Recente ontwikkelingen in RNA-sequencingtechnologieën en nieuwe computationele algoritmen hebben een nieuw lid ontdekt van de groeiende familie van niet-coderende RNA's, genaamd circulair RNA (circRNA)¹. Zoals de naam al doet vermoeden, zijn circRNA's een familie van enkelstrengs RNA-moleculen zonder vrije uiteinden. Ze worden gevormd door niet-canonieke head-to-tail splicing genaamd back-splicing, waarbij de upstream splice acceptor site covalent aansluit op de downstream splice donor site om een stabiele RNA cirkel ^1,2 te vormen. Dit proces kan worden gemedieerd door verschillende factoren, waaronder omgekeerde Alu-repetitieve elementen die aanwezig zijn in de upstream en downstream van gecirculeerde exonen, of kan worden gemedieerd door sommige splicingfactoren of RNA-bindende eiwitten (RBPs)^2,3. Circulaire RNA's die uitsluitend uit de exonische of intronische sequentie worden gegenereerd, worden geclassificeerd als exonische circRNA en circulaire intronische RNA's of ci-RNA's, terwijl sommige exonische circRNA's het intron behouden en exon-intron circRNA's (EIcircRNA's) worden genoemd(EIcircRNA's)^3,4. De functies van circRNA's zijn veelzijdig, waaronder het sponzen van miRNA en/of RBP, het reguleren van transcriptie en het reguleren van de cellulaire functie door te vertalen in peptiden 3,5,6,7. Verschillende rapporten hebben het belang van circRNA's in verschillende ziekten en fysiologische processen benadrukt⁸. Bovendien maken weefselspecifieke expressiepatronen en resistentie tegen exonucleasevertering het een functionele biomarker voor ziektediagnose en kan het ook worden gebruikt als een geschikt therapeutisch doelwit⁸. Gezien het belang ervan bij het reguleren van gezondheid en ziekten, is de nauwkeurige kwantificering van circRNA-expressie de behoefte van het uur.

Er zijn verschillende biochemische methoden ontwikkeld om cirkelRNA's in biologische monsters te kwantificeren⁹. Een van de handigste en meest geaccepteerde methoden voor circRNA-kwantificering is reverse transcriptie gevolgd door kwantitatieve polymerasekettingreactie (RT-qPCR) met behulp van divergente primerparen¹⁰. De meerderheid van de circRNA's is echter in lage abundantie in vergelijking met lineaire mRNA's, waardoor het een uitdaging is om ze te kwantificeren¹¹. Om dit probleem op te lossen, hebben we geprobeerd om digitale druppel-PCR (dd-PCR) te gebruiken om het aantal cirkel-RNA's in een bepaald monster nauwkeurig te kwantificeren.

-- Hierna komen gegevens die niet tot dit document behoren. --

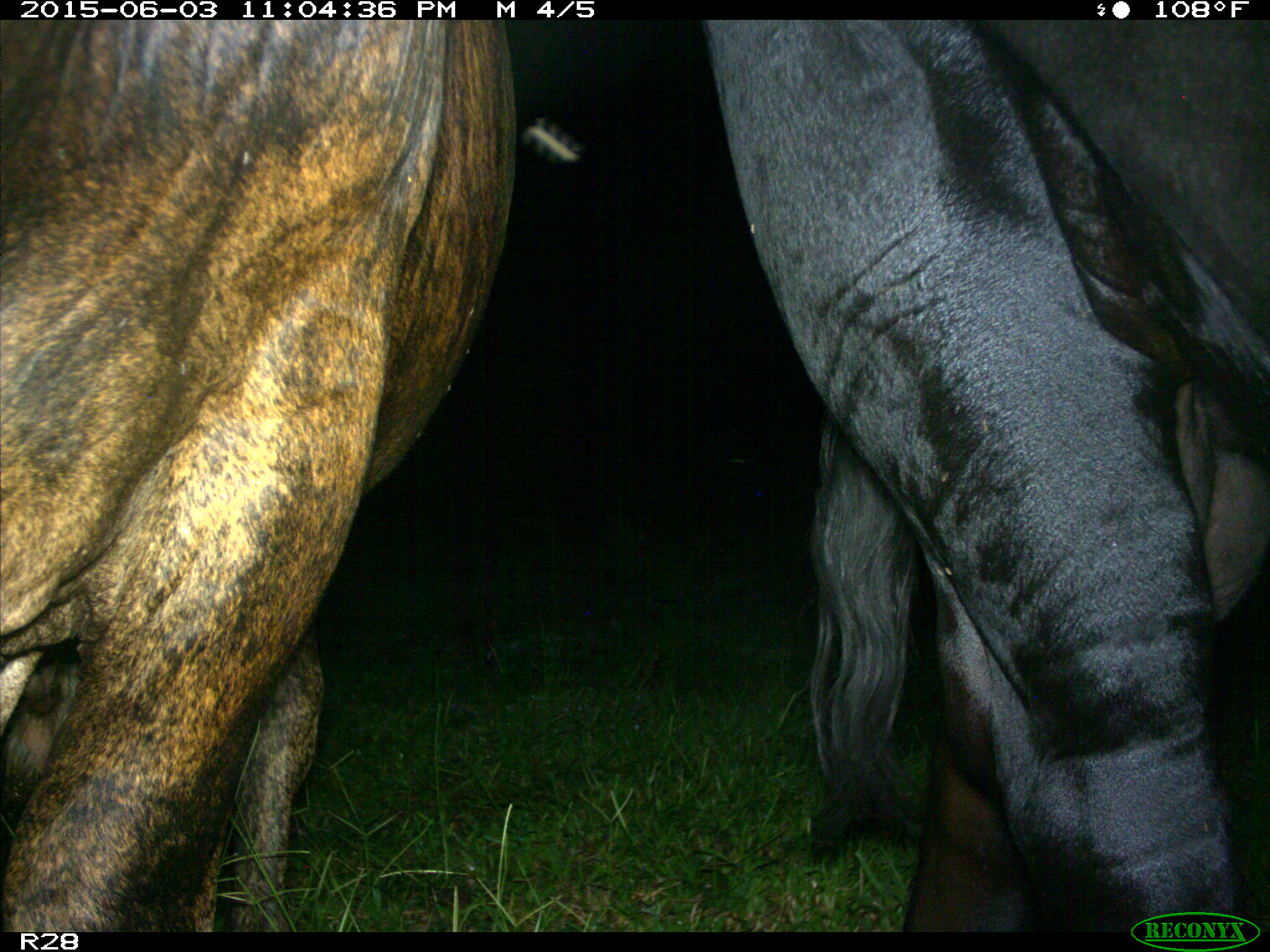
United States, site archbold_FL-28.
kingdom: Animalia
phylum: Chordata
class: Mammalia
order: Artiodactyla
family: Bovidae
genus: Bos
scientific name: Bos taurus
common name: domestic cow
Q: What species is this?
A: Bos taurus (domestic cow).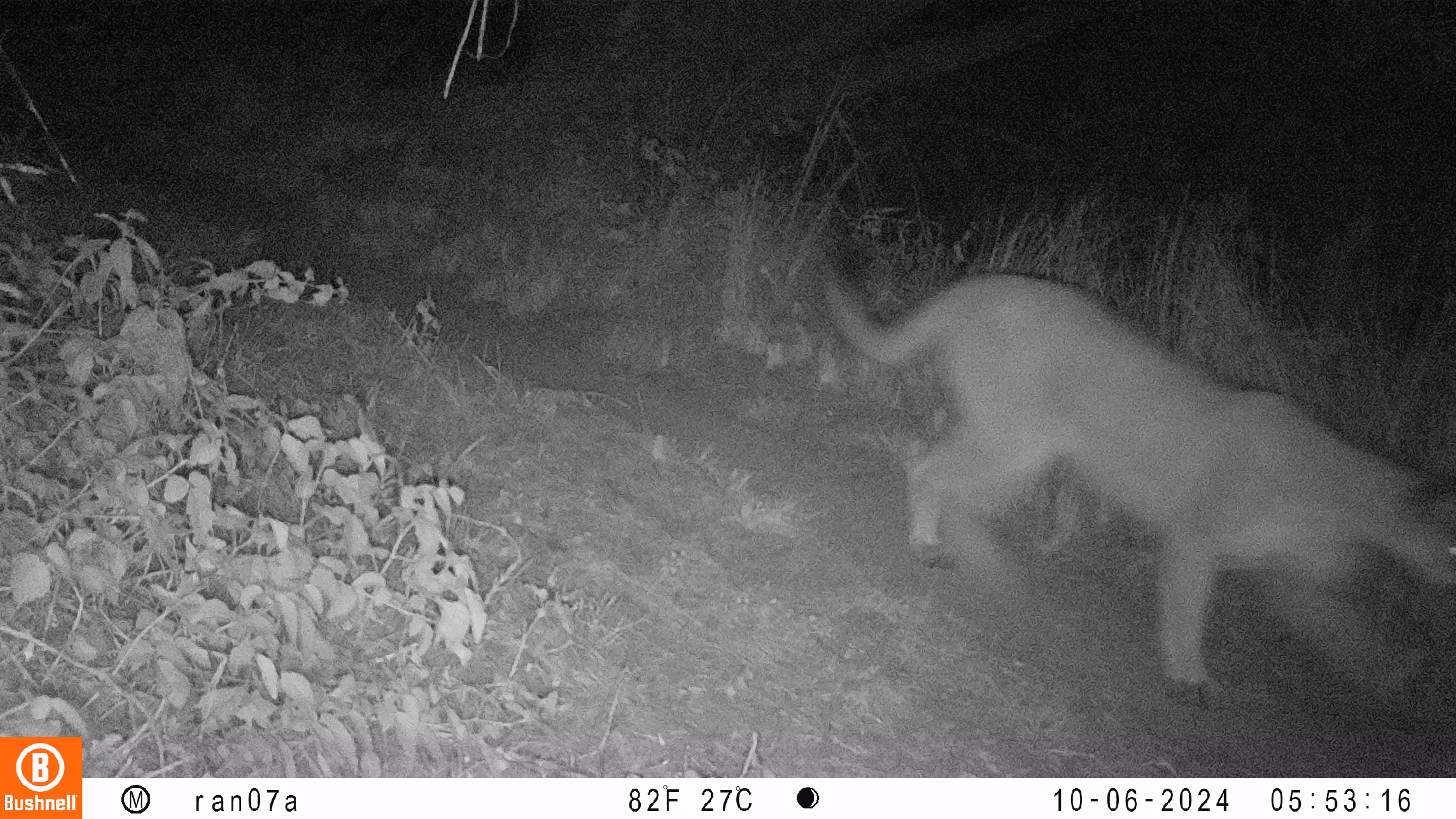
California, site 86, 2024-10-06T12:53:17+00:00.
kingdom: Animalia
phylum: Chordata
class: Mammalia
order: Carnivora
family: Felidae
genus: Puma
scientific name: Puma concolor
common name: puma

De dd-PCR is een geavanceerde PCR-technologie die het microfluïdica-principe volgt; het genereert meerdere waterige druppels in olie en de PCR komt in elke druppel voor als een individuele reactie¹². De reactie treedt op in individuele druppels en wordt geanalyseerd met behulp van een druppellezer, die het aantal positieve of negatieve druppels voor het gen van belang geeft¹². Het is de meest gevoelige techniek om een gen van belang nauwkeurig te kwantificeren, zelfs als er slechts één kopie in een bepaald monster is. Verminderde gevoeligheid voor remmers, betere precisie en het weglaten van het referentiegen voor kwantificering maken het voordeliger dan conventionele qPCR 13,14,15. Het is op grote schaal gebruikt als een onderzoeks- en diagnostisch hulpmiddel voor de absolute kwantificering van een gen van belang^16,17. Hier beschrijven we het gedetailleerde dd-PCR-protocol voor circRNA-kwantificering bij het differentiëren van muis C2C12-myotubes en prolifererende muis C2C12-myoblasten met behulp van divergente primers.

Protocol

RNA is gevoelig voor RN's; daarom moeten alle reagentia, instrumenten en werkruimten RNase-vrij zijn en met zorg worden behandeld.

1. Divergent primerontwerp voor circRNA (zie figuur 1)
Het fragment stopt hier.